The congressman’s Republican challenger, Raul Labrador, wasn’t regarded as a political heavyweight. Indeed, shortly before Minnick’s 2010 reelection bid ended in defeat, the New York Times ran a piece titled “A Democrat in Idaho Not Hindered by Incumbency.” 

If Minnick was so popular and had voted against the Democrats’ top three legislative agenda items, why did the Democratic congressman lose handily, by almost ten points, to Labrador?

The answer is obvious: the 2010 election was not about individual nominees or members of Congress. It was about partisan control of the United States House of Representatives.

Voters in Minnick’s district may well have liked him and appreciated his votes, but they wanted to put the brakes on the Obama presidency and fire Nancy Pelosi from the speakership. The only way to do that was to dump Minnick and elect Labrador. So, Republicans and Independents, both nationally and in Idaho’s 1st District, turned out to vote Republican.

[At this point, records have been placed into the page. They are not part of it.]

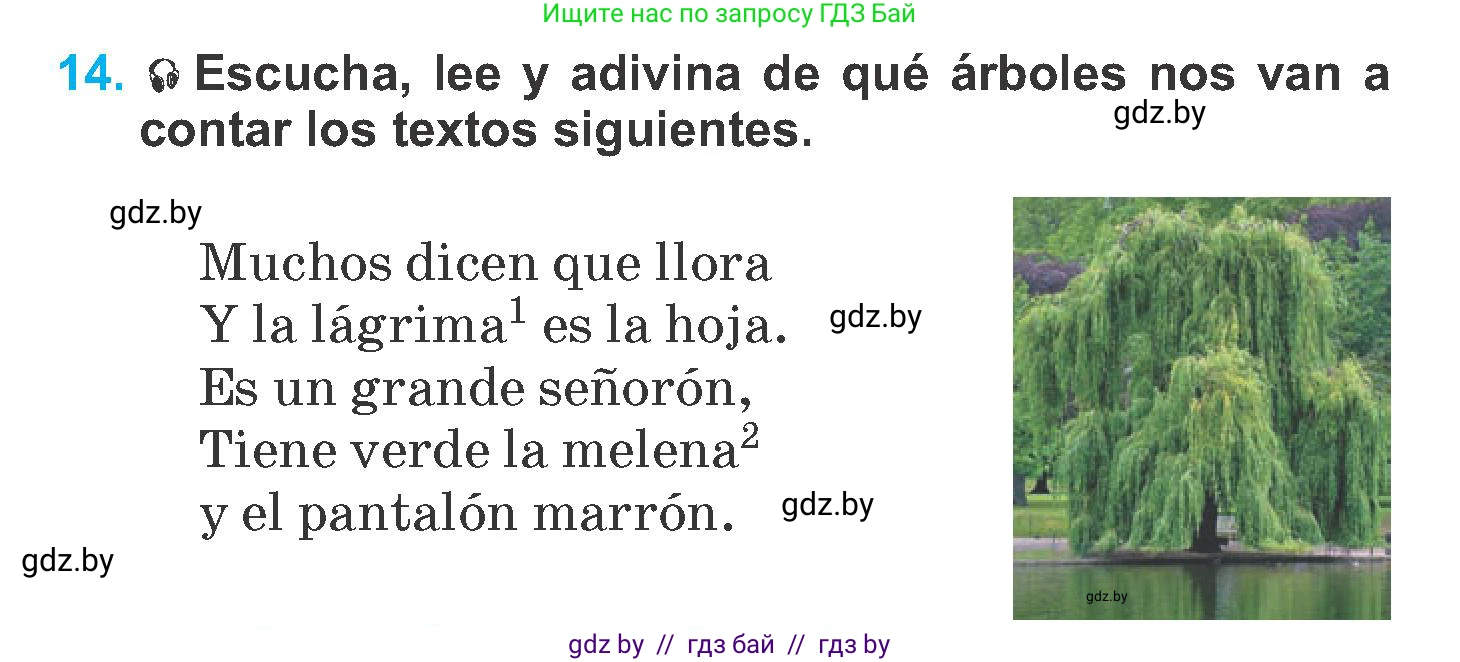 Ищите нас по запросу ГДЗ Бай

14. Escucha, lee y adivina de qué árboles nos van a contar los textos siguientes.

gdz.by

gdz.by

Muchos dicen que llora
Y la lágrima$^1$ es la hoja.
Es un grande señorón,
Tiene verde la melena$^2$
y el pantalón marrón.

gdz.by

gdz.by

gdz.by

gdz.by

gdz by // гдз бай // гдз by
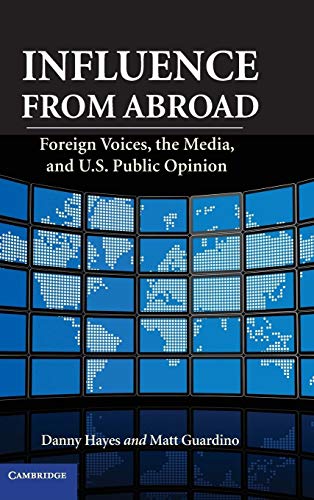 INFLUENCE FROM ABROAD

Foreign Voices, the Media, and U.S. Public Opinion

Danny Hayes and Matt Guardino

CAMBRIDGE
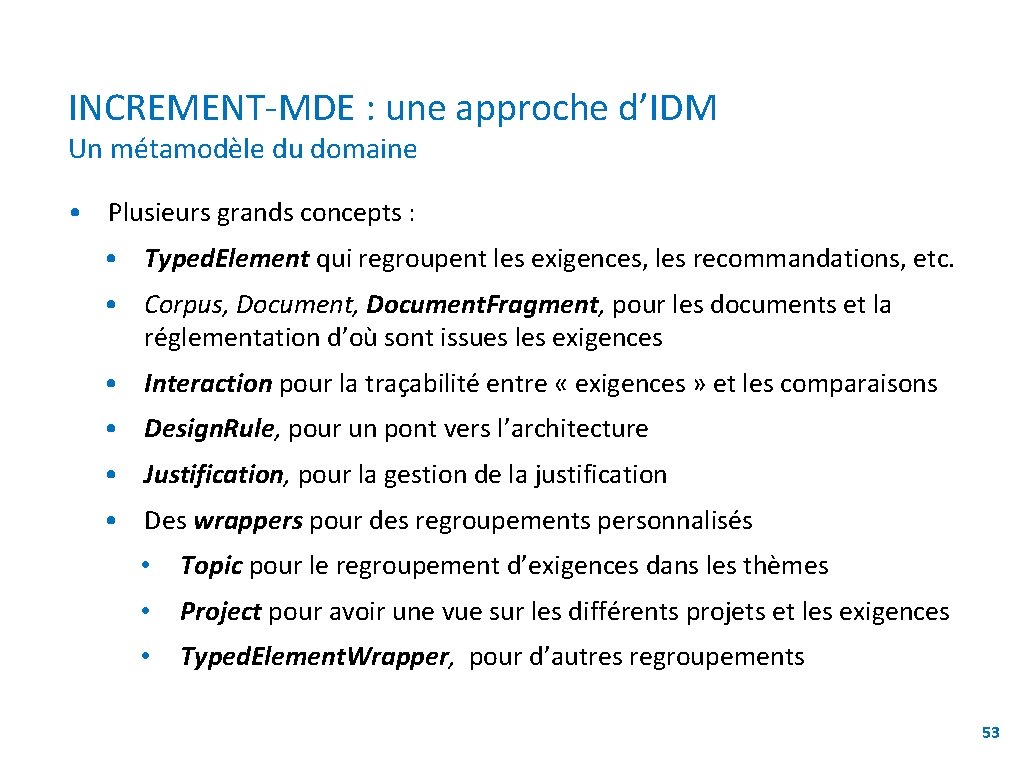 INCREMENT-MDE : une approche d'IDM
Un métamodèle du domaine

• Plusieurs grands concepts :
• Typed.Element qui regroupent les exigences, les recommandations, etc.
• Corpus, Document, Document.Fragment, pour les documents et la réglementation d'où sont issues les exigences
• Interaction pour la traçabilité entre « exigences » et les comparaisons
• Design.Rule, pour un pont vers l'architecture
• Justification, pour la gestion de la justification
• Des wrappers pour des regroupements personnalisés
• Topic pour le regroupement d'exigences dans les thèmes
• Project pour avoir une vue sur les différents projets et les exigences
• Typed.Element.Wrapper, pour d'autres regroupements

53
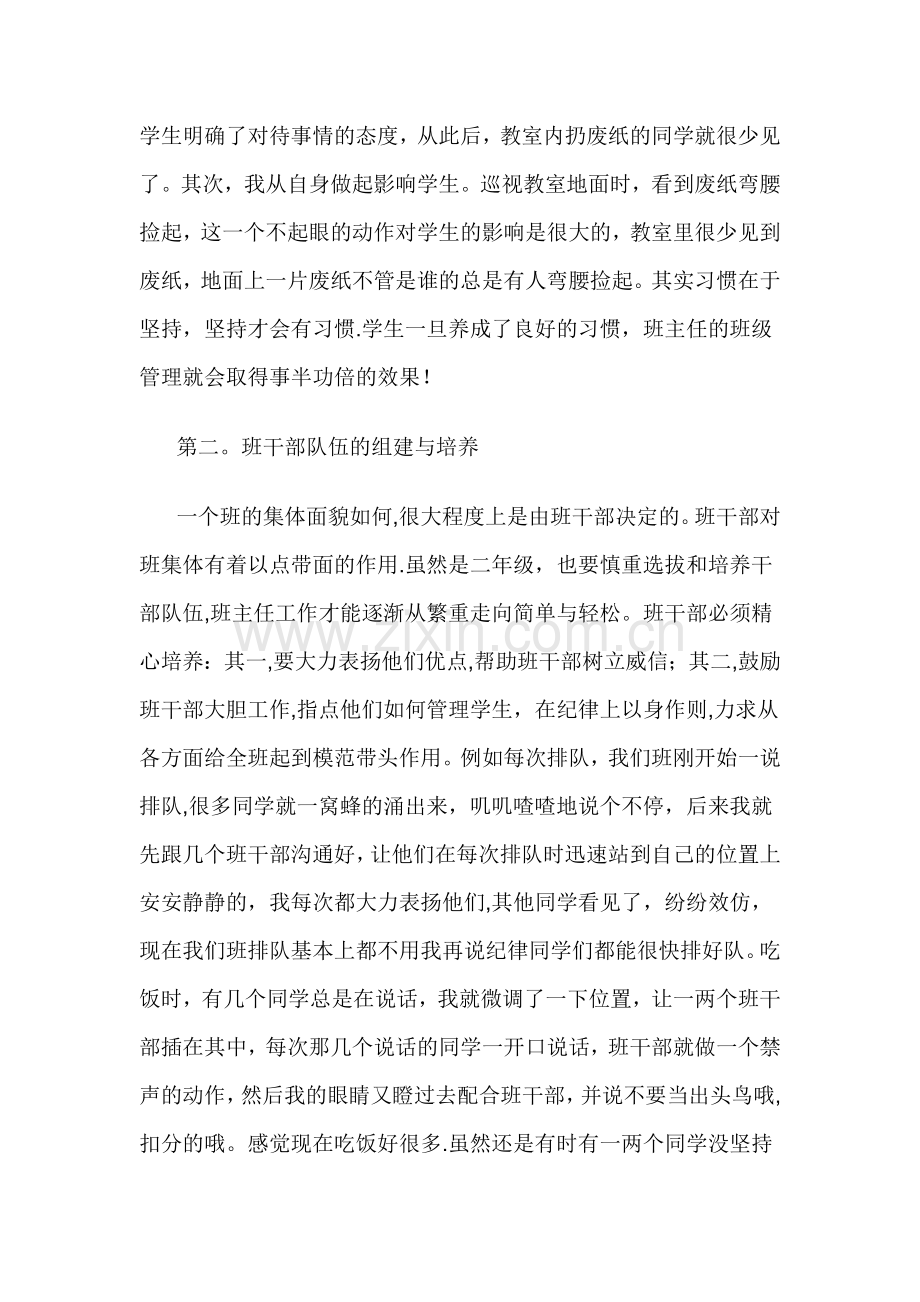 学生明确了对待事情的态度，从此后，教室内扔废纸的同学就很少见了。其次，我从自身做起影响学生。巡视教室地面时，看到废纸弯腰捡起，这一个不起眼的动作对学生的影响是很大的，教室里很少见到废纸，地面上一片废纸不管是谁的总是有人弯腰捡起。其实习惯在于坚持，坚持才会有习惯.学生一旦养成了良好的习惯，班主任的班级管理就会取得事半功倍的效果！

第二。班干部队伍的组建与培养

一个班的集体面貌如何,很大程度上是由班干部决定的。班干部对班集体有着以点带面的作用.虽然是二年级，也要慎重选拔和培养干部队伍,班主任工作才能逐渐从繁重走向简单与轻松。班干部必须精心培养：其一,要大力表扬他们优点,帮助班干部树立威信；其二,鼓励班干部大胆工作,指点他们如何管理学生，在纪律上以身作则,力求从各方面给全班起到模范带头作用。例如每次排队，我们班刚开始一说排队,很多同学就一窝蜂的涌出来，叽叽喳喳地说个不停，后来我就先跟几个班干部沟通好，让他们在每次排队时迅速站到自己的位置上安安静静的，我每次都大力表扬他们,其他同学看见了，纷纷效仿，现在我们班排队基本上都不用我再说纪律同学们都能很快排好队。吃饭时，有几个同学总是在说话，我就微调了一下位置，让一两个班干部插在其中，每次那几个说话的同学一开口说话，班干部就做一个禁声的动作，然后我的眼睛又瞪过去配合班干部，并说不要当出头鸟哦,扣分的哦。感觉现在吃饭好很多.虽然还是有时有一两个同学没坚持

www.zixin.com.cn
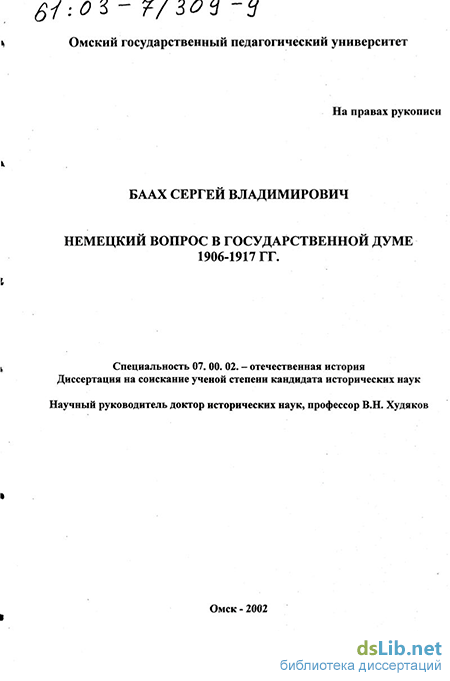 61:03-7/309-9

Омский государственный педагогический университет

На правах рукописи

БААХ СЕРГЕЙ ВЛАДИМИРОВИЧ

НЕМЕЦКИЙ ВОПРОС В ГОСУДАРСТВЕННОЙ ДУМЕ 1906-1917 ГГ.

Специальность 07. 00. 02. – отечественная история
Диссертация на соискание ученой степени кандидата исторических наук

Научный руководитель доктор исторических наук, профессор В.Н. Худяков

Омск - 2002

dsLib.net
библиотека диссертаций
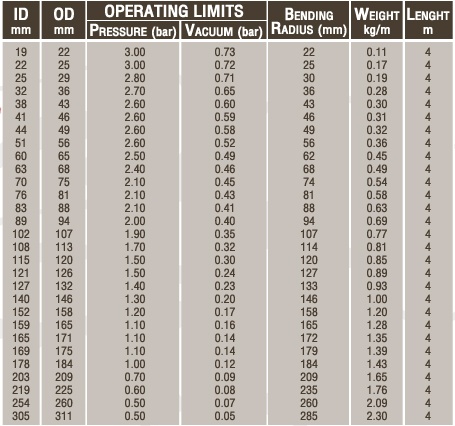 | ID mm | OD mm | OPERATING LIMITS PRESSURE (bar) | OPERATING LIMITS VACUUM (bar) | BENDING RADIUS (mm) | WEIGHT kg/m | LENGHT m |
|---|---|---|---|---|---|---|
| 19 | 22 | 3.00 | 0.73 | 22 | 0.11 | 4 |
| 22 | 25 | 3.00 | 0.72 | 25 | 0.17 | 4 |
| 25 | 29 | 2.80 | 0.71 | 30 | 0.19 | 4 |
| 32 | 36 | 2.70 | 0.65 | 36 | 0.28 | 4 |
| 38 | 43 | 2.60 | 0.60 | 43 | 0.30 | 4 |
| 41 | 46 | 2.60 | 0.59 | 46 | 0.31 | 4 |
| 44 | 49 | 2.60 | 0.58 | 49 | 0.32 | 4 |
| 51 | 56 | 2.60 | 0.52 | 56 | 0.36 | 4 |
| 60 | 65 | 2.50 | 0.49 | 62 | 0.45 | 4 |
| 63 | 68 | 2.40 | 0.46 | 68 | 0.49 | 4 |
| 70 | 75 | 2.10 | 0.45 | 74 | 0.54 | 4 |
| 76 | 81 | 2.10 | 0.43 | 81 | 0.58 | 4 |
| 83 | 88 | 2.10 | 0.41 | 88 | 0.63 | 4 |
| 89 | 94 | 2.00 | 0.40 | 94 | 0.69 | 4 |
| 102 | 107 | 1.90 | 0.35 | 107 | 0.77 | 4 |
| 108 | 113 | 1.70 | 0.32 | 114 | 0.81 | 4 |
| 115 | 120 | 1.50 | 0.30 | 120 | 0.85 | 4 |
| 121 | 126 | 1.50 | 0.24 | 127 | 0.89 | 4 |
| 127 | 132 | 1.40 | 0.23 | 133 | 0.93 | 4 |
| 140 | 146 | 1.30 | 0.20 | 146 | 1.00 | 4 |
| 152 | 158 | 1.20 | 0.17 | 158 | 1.20 | 4 |
| 159 | 165 | 1.10 | 0.16 | 165 | 1.28 | 4 |
| 165 | 171 | 1.10 | 0.14 | 172 | 1.35 | 4 |
| 169 | 175 | 1.10 | 0.14 | 179 | 1.39 | 4 |
| 178 | 184 | 1.00 | 0.12 | 184 | 1.43 | 4 |
| 203 | 209 | 0.70 | 0.09 | 209 | 1.65 | 4 |
| 219 | 225 | 0.60 | 0.08 | 235 | 1.76 | 4 |
| 254 | 260 | 0.50 | 0.07 | 260 | 2.09 | 4 |
| 305 | 311 | 0.50 | 0.05 | 285 | 2.30 | 4 |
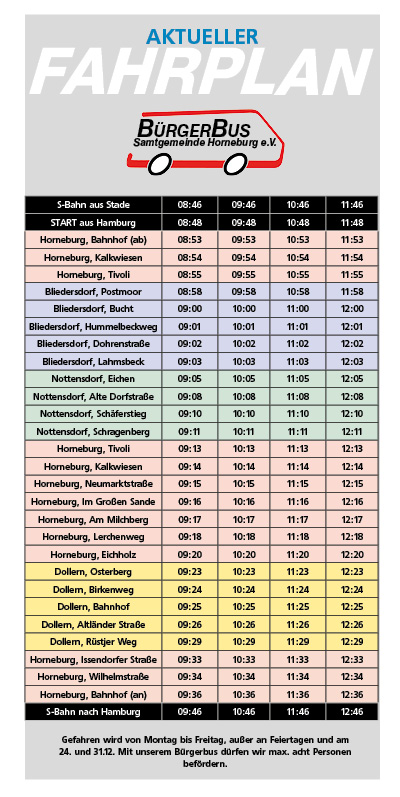 AKTUELLER
FAHRPLAN

BÜRGERBUS
Samtgemeinde Horneburg e.V.

| S-Bahn aus Stade | 08:46 | 09:46 | 10:46 | 11:46 |
|---|---|---|---|---|
| START aus Hamburg | 08:48 | 09:48 | 10:48 | 11:48 |
| Horneburg, Bahnhof (ab) | 08:53 | 09:53 | 10:53 | 11:53 |
| Horneburg, Kalkwiesen | 08:54 | 09:54 | 10:54 | 11:54 |
| Horneburg, Tivoli | 08:55 | 09:55 | 10:55 | 11:55 |
| Bliedersdorf, Postmoor | 08:58 | 09:58 | 10:58 | 11:58 |
| Bliedersdorf, Bucht | 09:00 | 10:00 | 11:00 | 12:00 |
| Bliedersdorf, Hummelbeckweg | 09:01 | 10:01 | 11:01 | 12:01 |
| Bliedersdorf, Dohrenstraße | 09:02 | 10:02 | 11:02 | 12:02 |
| Bliedersdorf, Lahmsbeck | 09:03 | 10:03 | 11:03 | 12:03 |
| Nottensdorf, Eichen | 09:05 | 10:05 | 11:05 | 12:05 |
| Nottensdorf, Alte Dorfstraße | 09:08 | 10:08 | 11:08 | 12:08 |
| Nottensdorf, Schäferstieg | 09:10 | 10:10 | 11:10 | 12:10 |
| Nottensdorf, Schragenberg | 09:11 | 10:11 | 11:11 | 12:11 |
| Horneburg, Tivoli | 09:13 | 10:13 | 11:13 | 12:13 |
| Horneburg, Kalkwiesen | 09:14 | 10:14 | 11:14 | 12:14 |
| Horneburg, Neumarktstraße | 09:15 | 10:15 | 11:15 | 12:15 |
| Horneburg, Im Großen Sande | 09:16 | 10:16 | 11:16 | 12:16 |
| Horneburg, Am Milchberg | 09:17 | 10:17 | 11:17 | 12:17 |
| Horneburg, Lerchenweg | 09:18 | 10:18 | 11:18 | 12:18 |
| Horneburg, Eichholz | 09:20 | 10:20 | 11:20 | 12:20 |
| Dollern, Osterberg | 09:23 | 10:23 | 11:23 | 12:23 |
| Dollern, Birkenweg | 09:24 | 10:24 | 11:24 | 12:24 |
| Dollern, Bahnhof | 09:25 | 10:25 | 11:25 | 12:25 |
| Dollern, Altländer Straße | 09:26 | 10:26 | 11:26 | 12:26 |
| Dollern, Rüstjer Weg | 09:29 | 10:29 | 11:29 | 12:29 |
| Horneburg, Issendorfer Straße | 09:33 | 10:33 | 11:33 | 12:33 |
| Horneburg, Wilhelmstraße | 09:34 | 10:34 | 11:34 | 12:34 |
| Horneburg, Bahnhof (an) | 09:36 | 10:36 | 11:36 | 12:36 |
| S-Bahn nach Hamburg | 09:46 | 10:46 | 11:46 | 12:46 |

Gefahren wird von Montag bis Freitag, außer an Feiertagen und am 24. und 31.12. Mit unserem Bürgerbus dürfen wir max. acht Personen befördern.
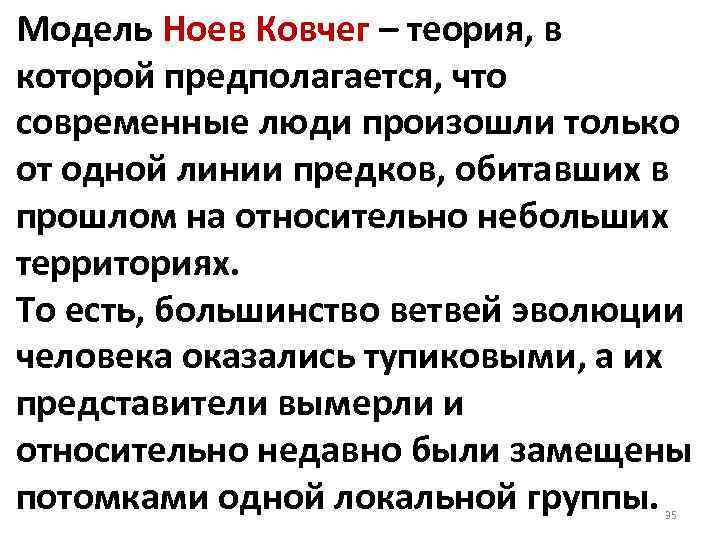 Модель Ноев Ковчег – теория, в которой предполагается, что современные люди произошли только от одной линии предков, обитавших в прошлом на относительно небольших территориях.
То есть, большинство ветвей эволюции человека оказались тупиковыми, а их представители вымерли и относительно недавно были замещены потомками одной локальной группы.

35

There was nothing that Democrat Minnick could have done to survive in his conservative and Republican district.

The lesson of Walter Minnick surely is not lost on Democratic strategists preparing for 2018 or on the Republican consultants helping Katko and Paulsen try to survive in the current hostile environment.

To be sure, the Democrats need decent nominees in both districts to win. But if they get them, those challengers need only convince voters that the midterm election is about the need to check Trump and the GOP Congress’s agenda.

Of course, Katko and Paulsen will try to survive by insisting they’ve been independent and hard-working.

But while Paulsen voted to reauthorize the Violence Against Women Act in 2013, his overall record is that of a generic GOP loyalist. Katko has more ammunition to document his independence, since he voted against his party’s efforts to “repeal and replace” the Affordable Car Act, against the repeal of a key environmental rule on energy company emissions and against the fiscal 2018 Budget Resolution.

But Walter Minnick found that casting a number of high-profile votes against his party was not – and is not — enough to save an incumbent from the “wrong” party in a wave election.

If the midterm election is a referendum on Trump, Paul Ryan and GOP control of the House, as now appears likely, both Katko and Paulsen will be in serious trouble. They are, after all, Republicans in Clinton districts. And if Virginia is any indication of turnout in 2018, both Republicans, no matter how successful they’ve been so far, could find themselves “Minnicked” next year.